Ford Motor is using Big Data to help its dealers sell more cars, more quickly, report Ian Sherr and Mike Ramsey in The Wall Street Journal (3/11/13). For about three years now, Ford has offered “a system to dealerships that reads the dealer’s inventory, checks national and local supplies of vehicles, interprets buying trends and makes recommendations about what vehicles the dealer should stock … The results have been significant. Ford vehicles are sitting on lots for fewer weeks and the prices consumers are paying are rising.”
Ford is also “combing through consumer forums on the internet and social-media services such as Twitter to spot trends that could help guide product development and problems that might lead to potential warranty issues. The team mines financial databases to assess the health of key suppliers, and analyzes internal human-resources databases in an effort to identify and head off labor issues, such as engineering resources being stretched too thin.” Data collected from cars could also help serve customer needs and guide future auto-buying decisions.
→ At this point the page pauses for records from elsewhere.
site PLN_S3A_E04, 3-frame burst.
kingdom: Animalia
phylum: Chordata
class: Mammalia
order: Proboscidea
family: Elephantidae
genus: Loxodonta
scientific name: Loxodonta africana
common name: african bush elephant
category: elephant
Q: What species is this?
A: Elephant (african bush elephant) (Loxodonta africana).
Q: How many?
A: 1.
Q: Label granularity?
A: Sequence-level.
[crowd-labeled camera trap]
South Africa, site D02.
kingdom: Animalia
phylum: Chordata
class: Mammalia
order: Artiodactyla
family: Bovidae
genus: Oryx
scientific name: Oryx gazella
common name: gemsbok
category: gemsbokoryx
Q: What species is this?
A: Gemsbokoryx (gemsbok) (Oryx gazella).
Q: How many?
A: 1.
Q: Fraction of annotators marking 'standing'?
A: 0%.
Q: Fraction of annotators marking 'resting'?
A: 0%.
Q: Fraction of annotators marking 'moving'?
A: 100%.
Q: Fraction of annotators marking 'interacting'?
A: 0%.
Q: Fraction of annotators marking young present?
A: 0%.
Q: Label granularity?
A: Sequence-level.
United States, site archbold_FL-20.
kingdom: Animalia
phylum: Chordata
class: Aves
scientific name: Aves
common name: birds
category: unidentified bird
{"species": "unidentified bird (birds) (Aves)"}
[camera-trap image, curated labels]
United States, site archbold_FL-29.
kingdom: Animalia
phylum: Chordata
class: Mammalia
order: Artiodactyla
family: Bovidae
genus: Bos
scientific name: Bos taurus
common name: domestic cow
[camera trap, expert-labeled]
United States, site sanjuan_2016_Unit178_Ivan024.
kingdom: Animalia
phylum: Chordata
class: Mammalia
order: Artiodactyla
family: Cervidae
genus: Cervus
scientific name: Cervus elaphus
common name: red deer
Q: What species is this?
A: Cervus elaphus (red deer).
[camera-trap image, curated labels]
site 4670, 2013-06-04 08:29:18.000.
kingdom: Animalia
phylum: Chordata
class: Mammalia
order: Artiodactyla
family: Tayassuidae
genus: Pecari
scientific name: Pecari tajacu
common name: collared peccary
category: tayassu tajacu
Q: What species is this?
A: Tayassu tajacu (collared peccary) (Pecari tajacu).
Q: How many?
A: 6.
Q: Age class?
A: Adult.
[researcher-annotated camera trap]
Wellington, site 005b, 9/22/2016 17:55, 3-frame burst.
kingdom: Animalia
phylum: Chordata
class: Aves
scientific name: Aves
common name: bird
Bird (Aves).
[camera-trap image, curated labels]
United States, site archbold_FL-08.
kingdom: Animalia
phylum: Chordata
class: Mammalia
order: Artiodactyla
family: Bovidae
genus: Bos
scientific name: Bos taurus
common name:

As Gartner analyst Thilo Koslowski explains: “They can notice all the vehicle seat belts are occupied and they can say, ‘hey, maybe you want a family vehicle’.” They can also track a customer’s “typical driving patterns, schedules and movements on the road to recommend routes the drivers might feel more comfortable with.” Of course, there’s always the question of driver privacy, but Nash Parker of Alcatel-Lucent sees this fading over time: “As you get younger, people are more willing to give up privacy for convenience or level of security.”